The Cabinet Secretary for Health and Sport, Shona Robison stated to the Scottish Parliament (17 March 2017): “Informed consent and shared decision making are expected prior to any procedure being carried out.”

On the 20th April 2017, I wrote to Healthcare Improvement Scotland 
about Patient consent in NHS Scotland:

I have just completed my annual Appraisal which is a General Medical Council requirement as part of 5 yearly Revalidation. As part of this I was informed by my Appraiser that I must comply with all the LearnPro modules which I have now done.

The following screenshot comes from the NHS Lothian mandatory LearnPro module on Capacity and Consent:

I apologise as the text is small, so I have reproduced verbatim what it states to me as an NHS Lothian employee:

“Consent is both a legal requirement and an ethical principle and requires to be obtained by healthcare professionals, prior to the start of any examination, treatment, therapy or episode of care.”

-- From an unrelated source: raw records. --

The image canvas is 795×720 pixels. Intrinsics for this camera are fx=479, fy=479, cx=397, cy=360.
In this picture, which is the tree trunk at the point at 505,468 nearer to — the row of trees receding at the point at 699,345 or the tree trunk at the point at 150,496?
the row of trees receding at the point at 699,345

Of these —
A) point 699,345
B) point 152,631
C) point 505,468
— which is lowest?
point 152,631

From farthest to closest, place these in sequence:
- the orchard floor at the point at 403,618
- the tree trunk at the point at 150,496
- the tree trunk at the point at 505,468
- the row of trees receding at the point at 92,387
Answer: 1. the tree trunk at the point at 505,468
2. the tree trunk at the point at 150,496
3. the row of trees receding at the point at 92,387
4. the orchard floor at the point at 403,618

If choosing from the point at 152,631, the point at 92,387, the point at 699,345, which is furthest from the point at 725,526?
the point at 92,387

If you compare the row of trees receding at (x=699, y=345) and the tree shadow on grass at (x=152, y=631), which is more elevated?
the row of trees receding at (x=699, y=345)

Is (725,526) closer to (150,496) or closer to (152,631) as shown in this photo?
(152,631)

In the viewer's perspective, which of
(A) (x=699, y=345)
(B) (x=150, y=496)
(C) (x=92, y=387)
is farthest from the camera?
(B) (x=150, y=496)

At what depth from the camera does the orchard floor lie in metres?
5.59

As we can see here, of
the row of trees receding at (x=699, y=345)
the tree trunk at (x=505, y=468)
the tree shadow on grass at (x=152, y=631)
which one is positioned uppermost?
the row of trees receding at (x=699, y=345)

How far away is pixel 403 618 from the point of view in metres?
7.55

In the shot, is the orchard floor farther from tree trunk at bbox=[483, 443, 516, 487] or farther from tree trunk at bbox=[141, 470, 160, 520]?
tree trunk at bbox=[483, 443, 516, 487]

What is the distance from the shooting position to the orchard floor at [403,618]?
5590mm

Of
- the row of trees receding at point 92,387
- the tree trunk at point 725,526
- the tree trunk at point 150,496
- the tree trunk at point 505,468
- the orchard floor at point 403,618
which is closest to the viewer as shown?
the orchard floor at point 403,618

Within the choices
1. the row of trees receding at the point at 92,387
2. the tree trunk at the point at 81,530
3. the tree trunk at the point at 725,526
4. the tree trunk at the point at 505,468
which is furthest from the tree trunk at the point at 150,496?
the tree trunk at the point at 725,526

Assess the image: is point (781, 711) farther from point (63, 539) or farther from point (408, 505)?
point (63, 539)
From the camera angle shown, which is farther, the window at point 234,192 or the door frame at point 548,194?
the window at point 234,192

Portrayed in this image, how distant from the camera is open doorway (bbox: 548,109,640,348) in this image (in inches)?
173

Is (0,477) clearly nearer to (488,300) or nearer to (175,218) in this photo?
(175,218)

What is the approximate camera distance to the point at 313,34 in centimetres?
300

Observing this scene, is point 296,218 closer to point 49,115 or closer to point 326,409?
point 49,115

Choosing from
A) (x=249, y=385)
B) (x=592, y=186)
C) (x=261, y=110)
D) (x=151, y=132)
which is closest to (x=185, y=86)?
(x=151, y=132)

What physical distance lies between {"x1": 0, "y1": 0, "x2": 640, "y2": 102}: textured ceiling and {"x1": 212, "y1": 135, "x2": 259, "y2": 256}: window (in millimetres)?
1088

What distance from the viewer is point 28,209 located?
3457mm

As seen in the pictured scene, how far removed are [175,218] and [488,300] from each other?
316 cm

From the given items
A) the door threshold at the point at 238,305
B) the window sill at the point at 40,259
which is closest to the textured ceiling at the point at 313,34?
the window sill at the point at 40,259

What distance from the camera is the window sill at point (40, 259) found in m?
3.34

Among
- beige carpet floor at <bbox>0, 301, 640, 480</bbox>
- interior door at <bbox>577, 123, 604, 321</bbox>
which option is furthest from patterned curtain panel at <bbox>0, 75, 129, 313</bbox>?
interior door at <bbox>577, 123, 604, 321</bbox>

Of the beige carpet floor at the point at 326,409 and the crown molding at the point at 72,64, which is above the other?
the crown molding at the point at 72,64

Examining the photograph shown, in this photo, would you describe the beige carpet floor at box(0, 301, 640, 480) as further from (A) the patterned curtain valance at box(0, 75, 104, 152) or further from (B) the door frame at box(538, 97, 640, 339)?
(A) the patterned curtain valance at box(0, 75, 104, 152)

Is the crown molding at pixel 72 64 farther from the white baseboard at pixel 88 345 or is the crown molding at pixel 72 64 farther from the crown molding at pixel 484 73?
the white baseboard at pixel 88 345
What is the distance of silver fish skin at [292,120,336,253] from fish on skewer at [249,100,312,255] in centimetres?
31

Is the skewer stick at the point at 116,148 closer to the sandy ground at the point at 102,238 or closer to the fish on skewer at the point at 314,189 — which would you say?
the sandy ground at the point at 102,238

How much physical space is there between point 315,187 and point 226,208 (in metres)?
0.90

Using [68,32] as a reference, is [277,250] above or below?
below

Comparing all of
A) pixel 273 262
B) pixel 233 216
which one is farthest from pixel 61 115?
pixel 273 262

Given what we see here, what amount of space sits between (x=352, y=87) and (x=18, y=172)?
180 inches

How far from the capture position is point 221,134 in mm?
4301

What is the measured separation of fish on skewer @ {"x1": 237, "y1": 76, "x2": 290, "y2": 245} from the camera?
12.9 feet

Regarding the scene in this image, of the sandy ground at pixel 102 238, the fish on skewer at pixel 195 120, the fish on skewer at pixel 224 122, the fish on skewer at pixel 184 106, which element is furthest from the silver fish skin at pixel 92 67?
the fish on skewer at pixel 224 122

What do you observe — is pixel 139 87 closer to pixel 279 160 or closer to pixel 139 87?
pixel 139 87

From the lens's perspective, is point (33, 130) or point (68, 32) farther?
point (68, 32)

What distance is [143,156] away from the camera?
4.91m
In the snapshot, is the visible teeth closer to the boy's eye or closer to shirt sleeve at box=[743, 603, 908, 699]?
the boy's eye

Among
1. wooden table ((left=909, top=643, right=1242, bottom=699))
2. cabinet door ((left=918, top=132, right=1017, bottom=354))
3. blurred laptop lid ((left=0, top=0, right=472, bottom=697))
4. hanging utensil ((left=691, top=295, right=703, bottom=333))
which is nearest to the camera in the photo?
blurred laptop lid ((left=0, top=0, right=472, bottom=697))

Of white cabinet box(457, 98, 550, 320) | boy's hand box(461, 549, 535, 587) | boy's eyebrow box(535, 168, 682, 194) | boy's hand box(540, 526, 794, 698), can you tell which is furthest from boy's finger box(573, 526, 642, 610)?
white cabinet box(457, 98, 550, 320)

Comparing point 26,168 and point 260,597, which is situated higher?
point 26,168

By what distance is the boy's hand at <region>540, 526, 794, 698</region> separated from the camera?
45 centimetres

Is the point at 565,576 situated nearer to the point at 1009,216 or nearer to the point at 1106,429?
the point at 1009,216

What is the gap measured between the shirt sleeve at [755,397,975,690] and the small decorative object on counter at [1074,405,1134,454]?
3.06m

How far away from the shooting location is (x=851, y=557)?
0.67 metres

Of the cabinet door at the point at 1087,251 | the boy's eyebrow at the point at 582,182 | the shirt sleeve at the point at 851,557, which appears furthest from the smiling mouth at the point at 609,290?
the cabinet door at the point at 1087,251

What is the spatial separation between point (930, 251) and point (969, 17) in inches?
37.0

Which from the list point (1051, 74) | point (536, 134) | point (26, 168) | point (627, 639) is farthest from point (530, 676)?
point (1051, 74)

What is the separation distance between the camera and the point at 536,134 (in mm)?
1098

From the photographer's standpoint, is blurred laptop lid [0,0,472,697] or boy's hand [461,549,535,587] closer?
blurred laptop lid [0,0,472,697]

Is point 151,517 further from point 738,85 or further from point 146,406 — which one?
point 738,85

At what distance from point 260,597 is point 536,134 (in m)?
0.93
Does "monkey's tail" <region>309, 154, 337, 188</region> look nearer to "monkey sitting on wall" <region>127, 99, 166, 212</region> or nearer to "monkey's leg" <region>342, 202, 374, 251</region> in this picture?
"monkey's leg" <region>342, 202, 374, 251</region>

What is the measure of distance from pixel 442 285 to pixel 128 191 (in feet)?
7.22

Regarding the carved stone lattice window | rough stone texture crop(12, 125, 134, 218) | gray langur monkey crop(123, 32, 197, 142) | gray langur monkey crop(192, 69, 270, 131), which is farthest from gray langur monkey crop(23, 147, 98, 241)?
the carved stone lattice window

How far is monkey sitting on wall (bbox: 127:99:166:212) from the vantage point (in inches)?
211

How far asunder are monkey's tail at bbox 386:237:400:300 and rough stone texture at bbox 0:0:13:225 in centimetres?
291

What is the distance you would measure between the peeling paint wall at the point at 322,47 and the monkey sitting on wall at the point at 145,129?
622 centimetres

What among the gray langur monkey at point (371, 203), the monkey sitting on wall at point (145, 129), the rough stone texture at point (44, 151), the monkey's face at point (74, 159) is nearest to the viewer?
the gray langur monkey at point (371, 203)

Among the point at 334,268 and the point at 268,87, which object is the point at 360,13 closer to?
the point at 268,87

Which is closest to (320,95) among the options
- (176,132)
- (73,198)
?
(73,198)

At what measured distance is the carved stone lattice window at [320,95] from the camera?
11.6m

“In Scotland, everyone over the age of 16 is an adult. The law assumes that adults can make their own decisions and can sign legal documents, such as consent to medical treatment (in some circumstances this also can apply to children under the age of 16) provided they have the capacity. This means that they are able to understand what is involved in the proposed treatment, retain the information, be able to weigh up the information needed to make the decision and then communicate that decision. Treatment might be delivered in a hospital, clinic or in someone’s home.”

In years past I have written about consent for older adults in hospital in NHS Scotland:

Do we care enough about consent?

‘OPAC tools are working’

I am writing to Healthcare Improvement Scotland as I find myself confused.

Do I follow the mandatory requirements of my employers on consent? Or do I follow the National Improvement requirements of OPAC-HIS where consent is not required for assessments such as the 4AT assessment test? (formerly called “4AT screening tool”)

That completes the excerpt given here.